The result of the Reformation’s rejection of the magisterium was essentially the same as the result of the South’s rejection of judicial review: armed force was the only alternative. Hence all the consequences – Thirty Years War, English civil war, etc., etc. – I alluded to above. The point is not to defend specifically Roman Catholic teaching authority, only to say that some kind of authority – Catholic, Presbyterian, Anabaptist … whatever – was necessary to peacefully settle theological disputes. The lack of that Authority, the absence of a doctrinal supreme court, the lack of any supreme Arbiter to Whom all disputants would defer, resulted in 200 years of violence and bloodshed in Europe: a 200-year civil war within Christendom. And 200 years is most probably wildly optimistic.

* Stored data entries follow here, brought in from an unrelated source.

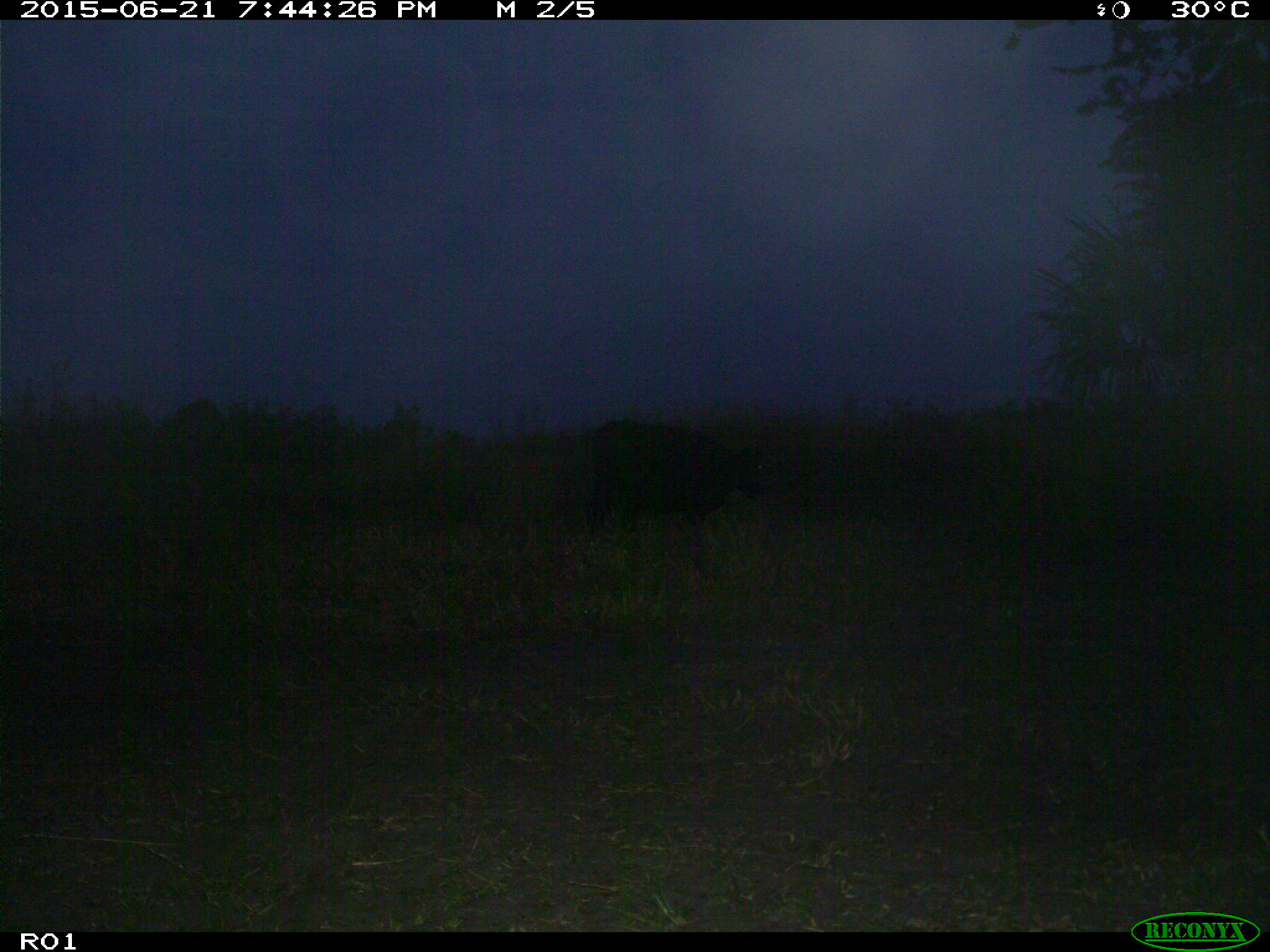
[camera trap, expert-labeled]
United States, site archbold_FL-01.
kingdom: Animalia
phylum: Chordata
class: Mammalia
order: Artiodactyla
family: Bovidae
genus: Bos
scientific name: Bos taurus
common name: domestic cow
Bos taurus (domestic cow).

Nor is the Rodney King rule for reconciliation -- "Can't we all just get alone?" -- of any avail. The answer would be "Not only 'No', but 'Hell no'." Given the psychology of the 16th and 17th centuries, being honestly mistaken was not an option. Jesus Himself said that weeds would be sown in the great Wheatfield, and that, in the Eschaton, the weeds would be cast into the fire. Hence what is quite arguably the foundational contradiction of the Protestant Reformation: to (1) virtually guarantee the proliferation of systems of religious doctrine via the twin principles of sola fidei and sola scriptura, while simultaneously (2) ensuring, via the repudiation of the Magisterium, that there would be no way to ascertain whose system of doctrine -- of which there could only be one -- was right and whose was wrong. If you understand only one thing about the Protestant Reformation, perhaps the most important single thing to understand is simply this: in the 16th and 17th centuries, to Protestants and Catholics, religious doctrine actually mattered. What religious doctrines you believed mattered at least as much as whether you swallow aspirin or arsenic, i.e., a matter of life and death. The value we place on "diversity" is a product of the European, especially English, Enlightenment of the 18th century. What we call "healthy diversity" the Reformation called "heresy".

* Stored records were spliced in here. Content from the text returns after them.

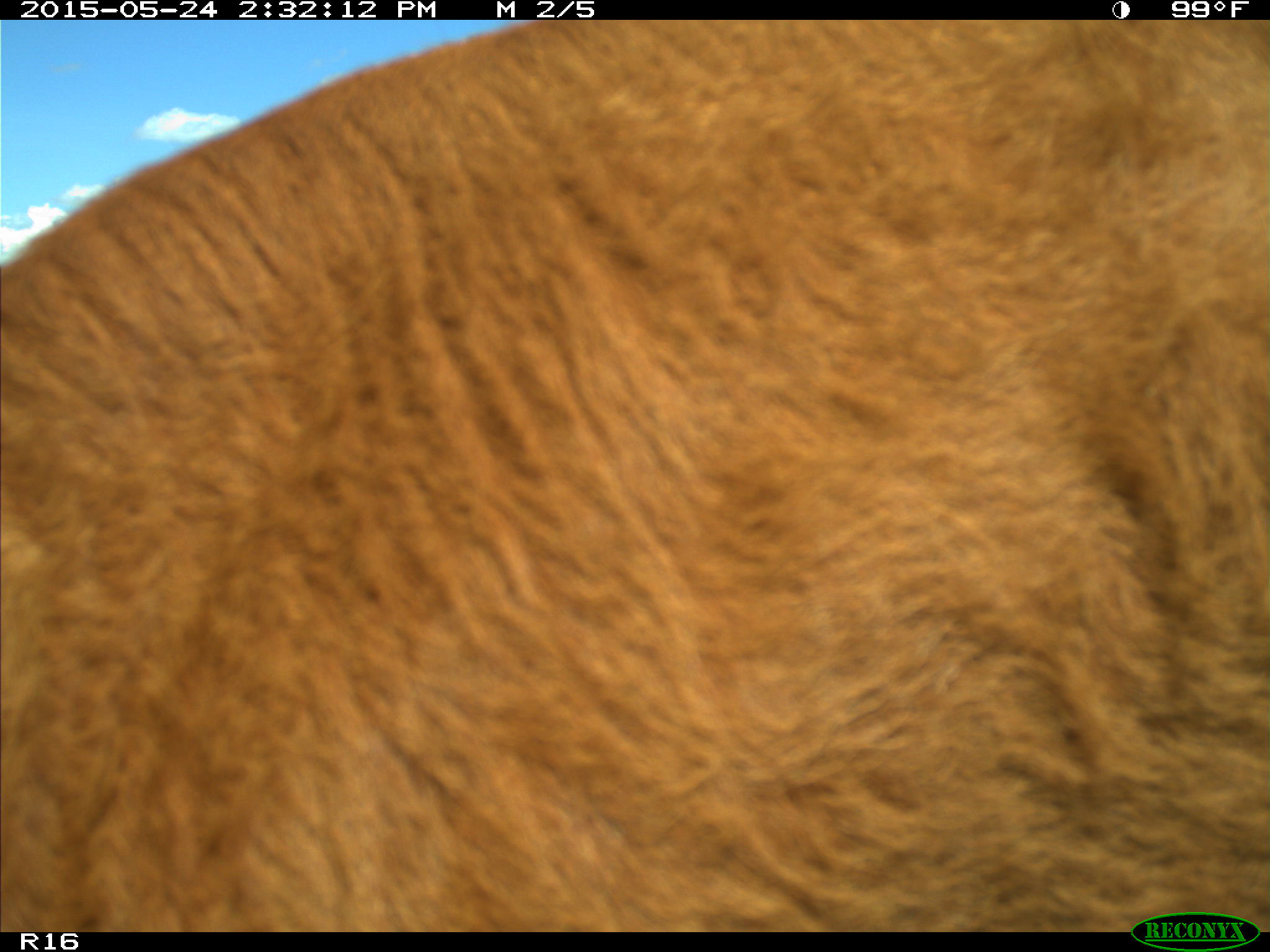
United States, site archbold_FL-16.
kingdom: Animalia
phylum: Chordata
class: Mammalia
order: Artiodactyla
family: Bovidae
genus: Bos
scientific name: Bos taurus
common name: domestic cow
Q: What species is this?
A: Bos taurus (domestic cow).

That is why I insist that the Reformation is worth celebrating, if at all, only in the most cautious, nuanced, and highly qualified way. And that conclusion remains, regardless of anyone’s judgment about who was “right” and who was “wrong” doctrinally. To quote my grand-father again, “I ain’t got no dawg in ‘at ‘ere fight”. Or, to quote the mortally wounded Mercutio in Romeo and Juliet, A plague on both your houses.